Understanding the machine

Image: machine-free by jrtcollector-Sassy Bella Melange, made available by a creative commons license on flickr

All teachers need to get on to letting students create bigger and better things with them — whether the teacher understands the machine or not. Topher

Now THERE is the rub. The past few years in education has marked a transition from teacher controlled environments to student-centered ones where teachers need to give up the traditional sense of authority and control for an increased sense of learning and authenticity in the classroom.

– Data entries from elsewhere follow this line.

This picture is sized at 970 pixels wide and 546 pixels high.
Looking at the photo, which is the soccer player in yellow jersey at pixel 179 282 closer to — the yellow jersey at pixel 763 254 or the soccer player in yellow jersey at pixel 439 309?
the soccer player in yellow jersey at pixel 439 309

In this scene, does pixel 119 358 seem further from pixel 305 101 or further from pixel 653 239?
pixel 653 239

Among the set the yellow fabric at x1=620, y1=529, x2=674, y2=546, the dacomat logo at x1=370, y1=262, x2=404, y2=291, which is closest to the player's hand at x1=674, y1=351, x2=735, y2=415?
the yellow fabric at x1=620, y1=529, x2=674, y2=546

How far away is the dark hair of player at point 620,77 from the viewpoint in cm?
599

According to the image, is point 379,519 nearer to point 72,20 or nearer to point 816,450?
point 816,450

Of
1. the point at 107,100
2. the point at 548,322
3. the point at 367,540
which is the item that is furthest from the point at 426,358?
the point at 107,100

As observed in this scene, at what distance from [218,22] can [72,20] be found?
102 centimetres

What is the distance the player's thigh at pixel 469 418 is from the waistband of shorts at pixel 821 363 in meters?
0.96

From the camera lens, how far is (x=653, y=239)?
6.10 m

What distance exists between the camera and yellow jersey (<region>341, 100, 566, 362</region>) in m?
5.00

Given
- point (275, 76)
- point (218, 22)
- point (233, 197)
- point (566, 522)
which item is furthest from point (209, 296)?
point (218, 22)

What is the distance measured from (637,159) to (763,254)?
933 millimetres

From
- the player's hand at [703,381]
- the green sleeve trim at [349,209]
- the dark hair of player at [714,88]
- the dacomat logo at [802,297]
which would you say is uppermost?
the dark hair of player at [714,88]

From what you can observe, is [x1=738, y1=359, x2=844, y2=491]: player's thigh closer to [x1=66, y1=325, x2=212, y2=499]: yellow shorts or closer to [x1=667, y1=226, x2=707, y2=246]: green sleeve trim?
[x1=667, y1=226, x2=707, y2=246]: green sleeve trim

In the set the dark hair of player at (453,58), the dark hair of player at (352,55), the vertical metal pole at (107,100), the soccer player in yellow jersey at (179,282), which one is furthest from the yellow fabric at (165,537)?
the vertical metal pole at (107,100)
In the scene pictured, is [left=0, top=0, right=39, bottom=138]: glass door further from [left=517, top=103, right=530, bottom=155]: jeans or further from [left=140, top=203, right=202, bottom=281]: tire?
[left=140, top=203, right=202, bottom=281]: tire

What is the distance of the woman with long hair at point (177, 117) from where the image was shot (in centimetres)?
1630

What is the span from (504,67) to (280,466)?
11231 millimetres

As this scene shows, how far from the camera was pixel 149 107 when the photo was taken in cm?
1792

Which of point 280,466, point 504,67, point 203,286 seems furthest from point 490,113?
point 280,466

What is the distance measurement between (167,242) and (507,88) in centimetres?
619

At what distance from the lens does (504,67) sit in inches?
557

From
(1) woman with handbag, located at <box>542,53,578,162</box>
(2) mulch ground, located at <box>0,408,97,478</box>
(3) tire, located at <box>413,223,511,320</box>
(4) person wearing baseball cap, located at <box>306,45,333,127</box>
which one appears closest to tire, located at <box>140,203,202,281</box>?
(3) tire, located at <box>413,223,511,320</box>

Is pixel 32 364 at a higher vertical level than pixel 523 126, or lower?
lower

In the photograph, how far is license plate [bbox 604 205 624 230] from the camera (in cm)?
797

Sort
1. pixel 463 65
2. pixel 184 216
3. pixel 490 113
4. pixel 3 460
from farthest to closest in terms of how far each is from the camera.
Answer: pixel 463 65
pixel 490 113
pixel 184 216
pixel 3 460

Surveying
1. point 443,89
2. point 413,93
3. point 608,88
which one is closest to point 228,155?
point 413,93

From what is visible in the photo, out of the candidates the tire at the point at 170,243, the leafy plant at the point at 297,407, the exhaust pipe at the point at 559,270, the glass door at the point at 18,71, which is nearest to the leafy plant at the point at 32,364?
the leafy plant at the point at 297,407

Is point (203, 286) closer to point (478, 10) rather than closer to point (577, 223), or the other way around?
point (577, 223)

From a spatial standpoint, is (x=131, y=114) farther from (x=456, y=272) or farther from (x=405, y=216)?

Project-based learning and learning that uses technology is scary for a teacher who doesn’t know about it. Traditionally, a teacher had all the answers. That is no longer true. Case in point – I taught the History of Quebec and Canada for the first time only about 4 years ago. I taught the course because 18 students had been targeted as needing resource support in order to have a chance at passing. I was the high school’s resource coordinator at the time and, as a joke, suggested I teach the course if so many students were going to need resource…and so I did. I hadn’t really thought about that History course in the 20 years since I had taken it (and passed with a glorious 54…). I was determined that the same thing would not happen to the students in my charge.

So, even though I did not really ‘understand the machine’ I agreed to teach these students. I taught them how to learn using various technologies, from print to digital, with history as the context. It was certainly challenging – imagine the task of making the history of Quebec and Canada come alive to a majority Native (Mohawk from Kanahwake) classroom. Not to mention that my students had been identified as struggling ones. The secret to their success – 16 of the 18 passed that course on the first try, the provincial average is much lower than that – was that I saw through the material to the kids. I identified their needs, their learning styles, their interests and I spent the year frantically finding technologies that would meet all of those things, that would meet these kids.

In order to do that I had to give up a certain sense of control, actually no. I did not give up control. I shifted it. Rather than being a holder of knowledge, I became a manager of learning. In fact, I had to be more on top of things to allow this to happen. I needed to create rubrics with clearly identified goals that all of my students were expected to meet. I needed to…well, you all probably know the many layers of things I needed to do, the point is that in order for this kind of a thing to work the role of the teacher needs to change and change can be very scary.

Dennis wrote, in a recent comment,

Justin and I are working on putting together some curricular attempts to answer those questions that you ask. An embedded tech curriculum based on thinking and collaborating and analyzing and creating and making decisions that can work alongside (and perhaps someday over) a curriculum based on knowledge content.

My wish for this project – which I think is central to where education needs to go – is that as much thought and care – if not more – is put into teacher support.

We need to support teachers as they go through these transitions, to support teachers as they teach in ambiguous times, to shift the emphasis from teaching history to kids to teaching kids how to learn history or math or geography or whatever. I’m not sure if we can really do that whether the teacher understands the machine or not my life would have been made MUCH easier if I hadn’t had to re-teach myself history that year, but I think that if we can teach teachers how and where to go for help in understanding the machine then we are doing a fabulous job.

When I ask a teacher what they teach, the answer is usually a subject. I want that answer to shift from a subject to the subjects who are the most important of all – the students.